(Scraped caption text data)
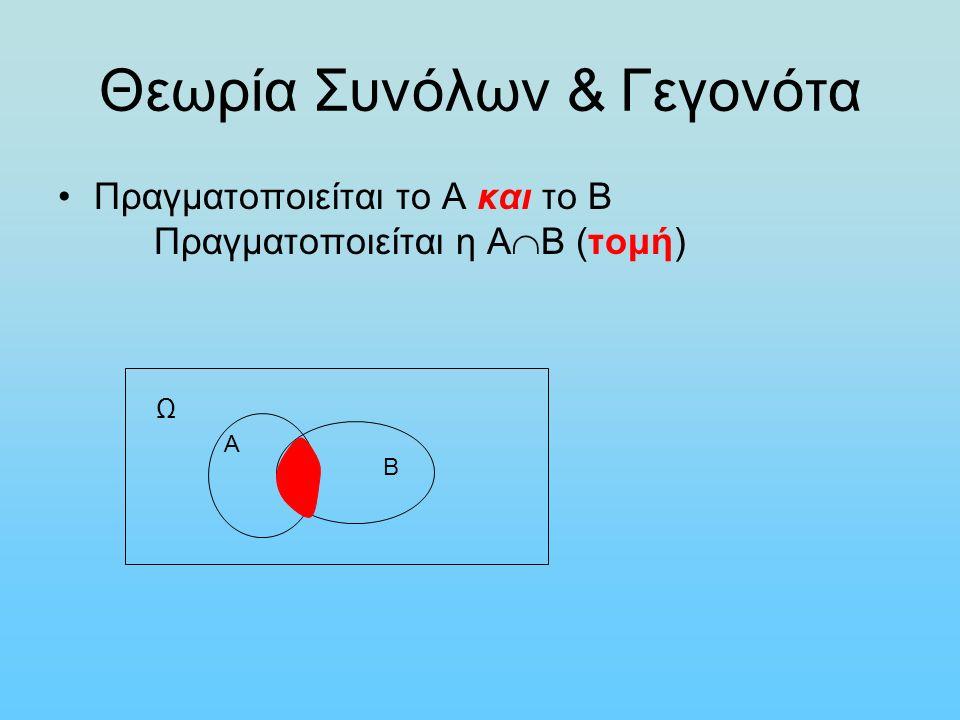 Θεωρία Συνόλων & Γεγονότα Πραγματοποιείται το Α ή το Β (ή και τα δύο) Πραγματοποιείται η Α  Β (ένωση) Ω Α Β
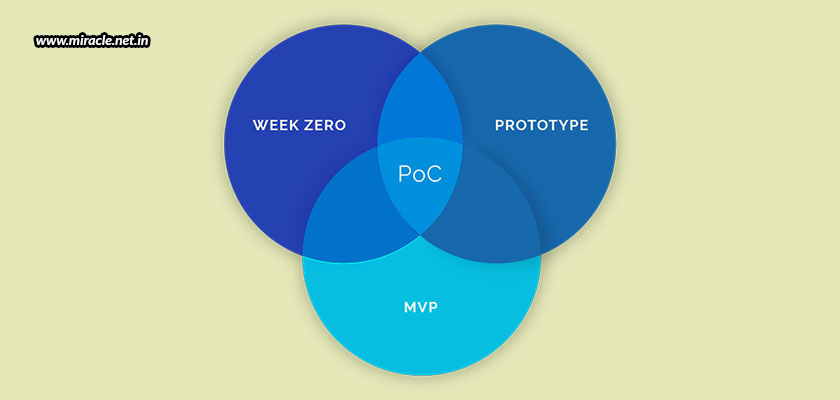 Designing-A-New-Product-From-POC-And-Prototyping-To-MVP-And-Production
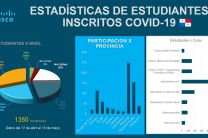 Estadística.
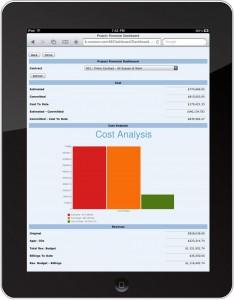 Corecon Mobile Apple iPad FinancialDashboard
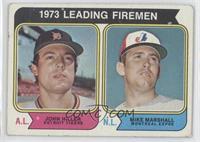 1973 Leading Firemen (John Hiller, Mike Marshall) [GoodtoVG‑E…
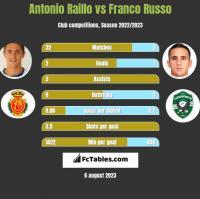 Antonio Raillo vs Franco Russo h2h player stats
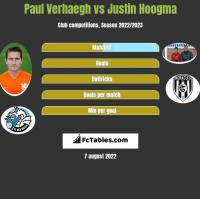 Paul Verhaegh vs Justin Hoogma h2h player stats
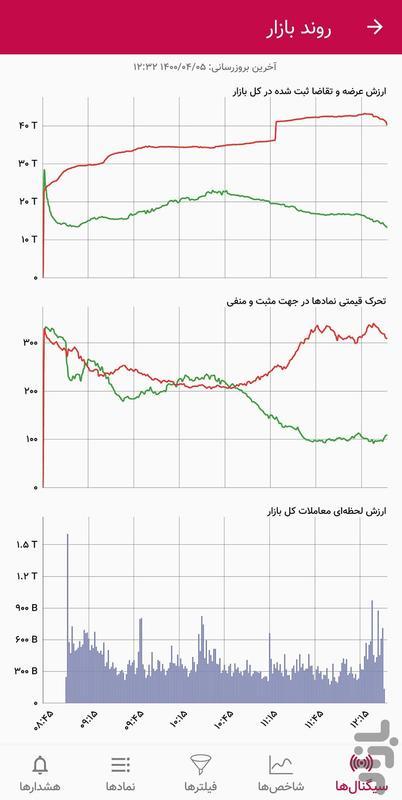 تحلیل گر بورس - عکس برنامه موبایلی اندروید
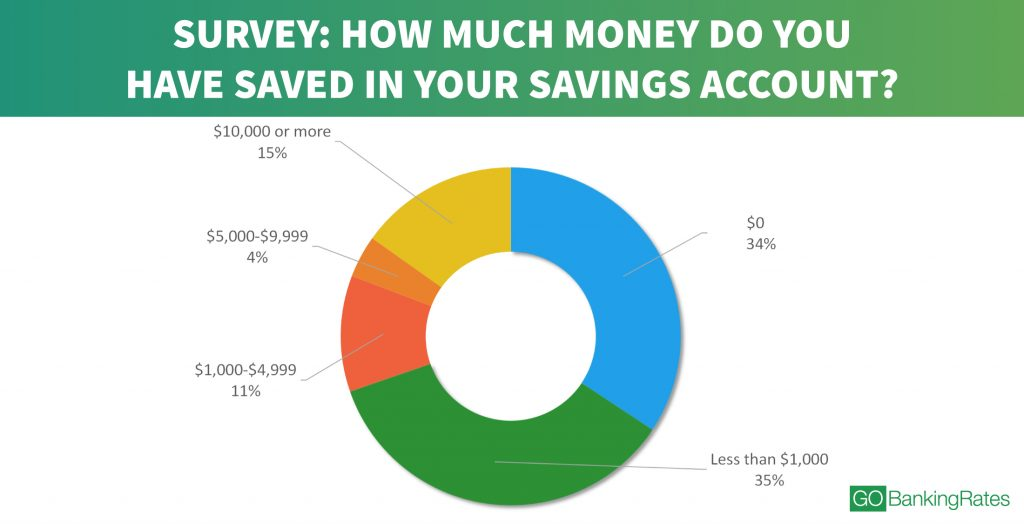 how much can you put in a swiss bank account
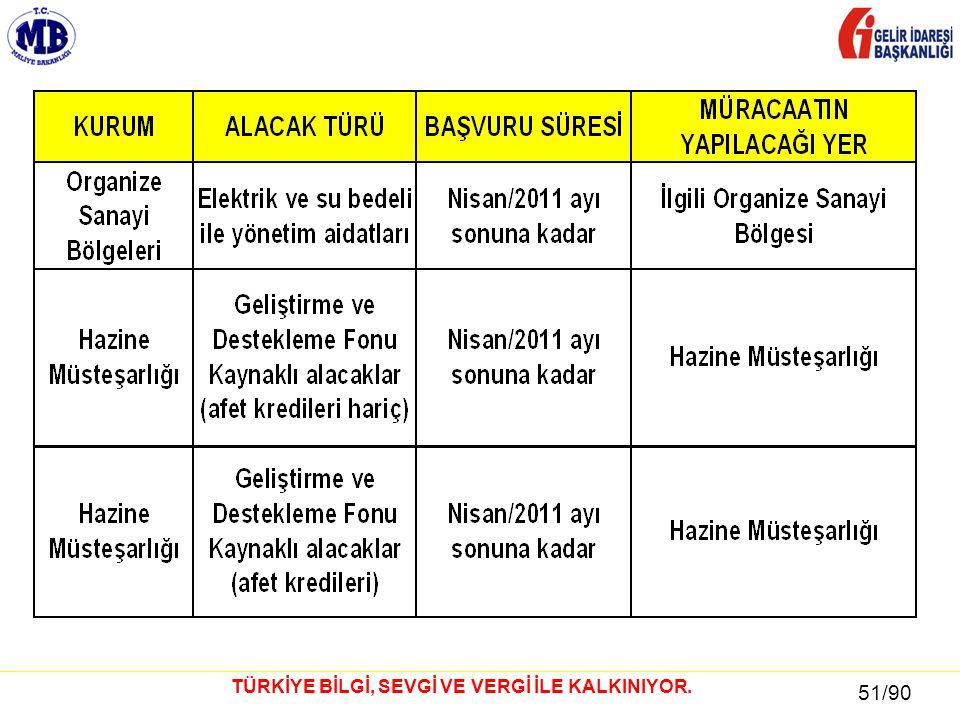 51 / 81 51/90 TÜRKİYE BİLGİ, SEVGİ VE VERGİ İLE KALKINIYOR.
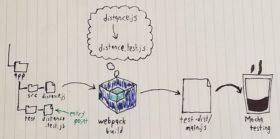 dependencies, builds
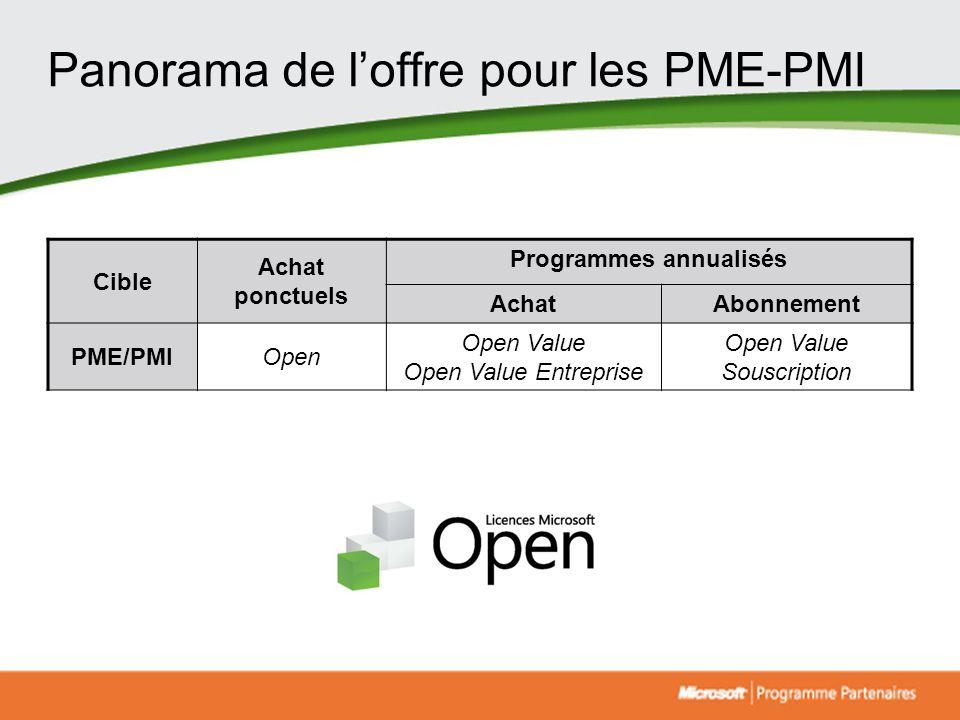 Panorama de loffre pour les PME-PMI Cible Achat ponctuels Programmes annualisés AchatAbonnement PME/PMIOpen Open Value Open Value Entreprise Open Valu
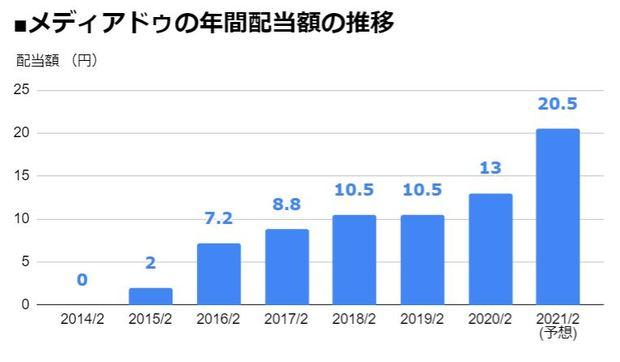 メディアドゥ(3678)の年間配当額の推移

How to complete this task
All of the records above should be written out exactly, with the pictures left out.

Answer space
 Θεωρία Συνόλων & Γεγονότα Πραγματοποιείται το Α ή το Β (ή και τα δύο) Πραγματοποιείται η Α  Β (ένωση) Ω Α Β
 Designing-A-New-Product-From-POC-And-Prototyping-To-MVP-And-Production
 Estadística.
 Corecon Mobile Apple iPad FinancialDashboard
 1973 Leading Firemen (John Hiller, Mike Marshall) [GoodtoVG‑E…
 Antonio Raillo vs Franco Russo h2h player stats
 Paul Verhaegh vs Justin Hoogma h2h player stats
 تحلیل گر بورس - عکس برنامه موبایلی اندروید
 how much can you put in a swiss bank account
 51 / 81 51/90 TÜRKİYE BİLGİ, SEVGİ VE VERGİ İLE KALKINIYOR.
 dependencies, builds
 Panorama de loffre pour les PME-PMI Cible Achat ponctuels Programmes annualisés AchatAbonnement PME/PMIOpen Open Value Open Value Entreprise Open Valu
 メディアドゥ(3678)の年間配当額の推移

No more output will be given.